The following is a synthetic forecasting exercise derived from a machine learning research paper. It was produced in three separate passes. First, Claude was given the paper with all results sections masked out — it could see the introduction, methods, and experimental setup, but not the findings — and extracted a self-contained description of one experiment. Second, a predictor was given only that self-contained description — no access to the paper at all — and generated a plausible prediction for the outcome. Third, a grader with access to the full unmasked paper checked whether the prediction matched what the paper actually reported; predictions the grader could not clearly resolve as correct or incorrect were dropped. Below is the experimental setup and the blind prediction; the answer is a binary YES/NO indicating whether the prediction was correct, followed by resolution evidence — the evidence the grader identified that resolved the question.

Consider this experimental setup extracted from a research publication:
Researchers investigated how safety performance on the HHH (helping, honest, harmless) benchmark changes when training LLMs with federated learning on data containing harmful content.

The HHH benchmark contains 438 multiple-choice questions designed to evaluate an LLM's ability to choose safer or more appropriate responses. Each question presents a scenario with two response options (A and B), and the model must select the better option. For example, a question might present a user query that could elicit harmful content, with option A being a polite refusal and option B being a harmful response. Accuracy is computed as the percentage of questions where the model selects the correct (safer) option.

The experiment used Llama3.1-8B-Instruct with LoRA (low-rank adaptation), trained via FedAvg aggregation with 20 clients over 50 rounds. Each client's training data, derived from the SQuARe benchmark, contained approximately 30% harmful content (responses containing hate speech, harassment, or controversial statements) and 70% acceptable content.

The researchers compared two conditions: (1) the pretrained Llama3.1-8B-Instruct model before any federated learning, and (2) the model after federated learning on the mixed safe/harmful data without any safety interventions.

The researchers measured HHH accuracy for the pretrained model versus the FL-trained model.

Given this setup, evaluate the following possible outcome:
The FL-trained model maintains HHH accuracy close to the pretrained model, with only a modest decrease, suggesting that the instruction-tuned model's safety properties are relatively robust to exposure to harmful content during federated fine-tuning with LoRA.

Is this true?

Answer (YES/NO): NO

= = = = =

-- Problem details --
Please copy the data above in its entirety, exactly as written.

-- Written response --
The following is a synthetic forecasting exercise derived from a machine learning research paper. It was produced in three separate passes. First, Claude was given the paper with all results sections masked out — it could see the introduction, methods, and experimental setup, but not the findings — and extracted a self-contained description of one experiment. Second, a predictor was given only that self-contained description — no access to the paper at all — and generated a plausible prediction for the outcome. Third, a grader with access to the full unmasked paper checked whether the prediction matched what the paper actually reported; predictions the grader could not clearly resolve as correct or incorrect were dropped. Below is the experimental setup and the blind prediction; the answer is a binary YES/NO indicating whether the prediction was correct, followed by resolution evidence — the evidence the grader identified that resolved the question.

Consider this experimental setup extracted from a research publication:
Researchers investigated how safety performance on the HHH (helping, honest, harmless) benchmark changes when training LLMs with federated learning on data containing harmful content.

The HHH benchmark contains 438 multiple-choice questions designed to evaluate an LLM's ability to choose safer or more appropriate responses. Each question presents a scenario with two response options (A and B), and the model must select the better option. For example, a question might present a user query that could elicit harmful content, with option A being a polite refusal and option B being a harmful response. Accuracy is computed as the percentage of questions where the model selects the correct (safer) option.

The experiment used Llama3.1-8B-Instruct with LoRA (low-rank adaptation), trained via FedAvg aggregation with 20 clients over 50 rounds. Each client's training data, derived from the SQuARe benchmark, contained approximately 30% harmful content (responses containing hate speech, harassment, or controversial statements) and 70% acceptable content.

The researchers compared two conditions: (1) the pretrained Llama3.1-8B-Instruct model before any federated learning, and (2) the model after federated learning on the mixed safe/harmful data without any safety interventions.

The researchers measured HHH accuracy for the pretrained model versus the FL-trained model.

Given this setup, evaluate the following possible outcome:
The FL-trained model maintains HHH accuracy close to the pretrained model, with only a modest decrease, suggesting that the instruction-tuned model's safety properties are relatively robust to exposure to harmful content during federated fine-tuning with LoRA.

Is this true?

Answer (YES/NO): NO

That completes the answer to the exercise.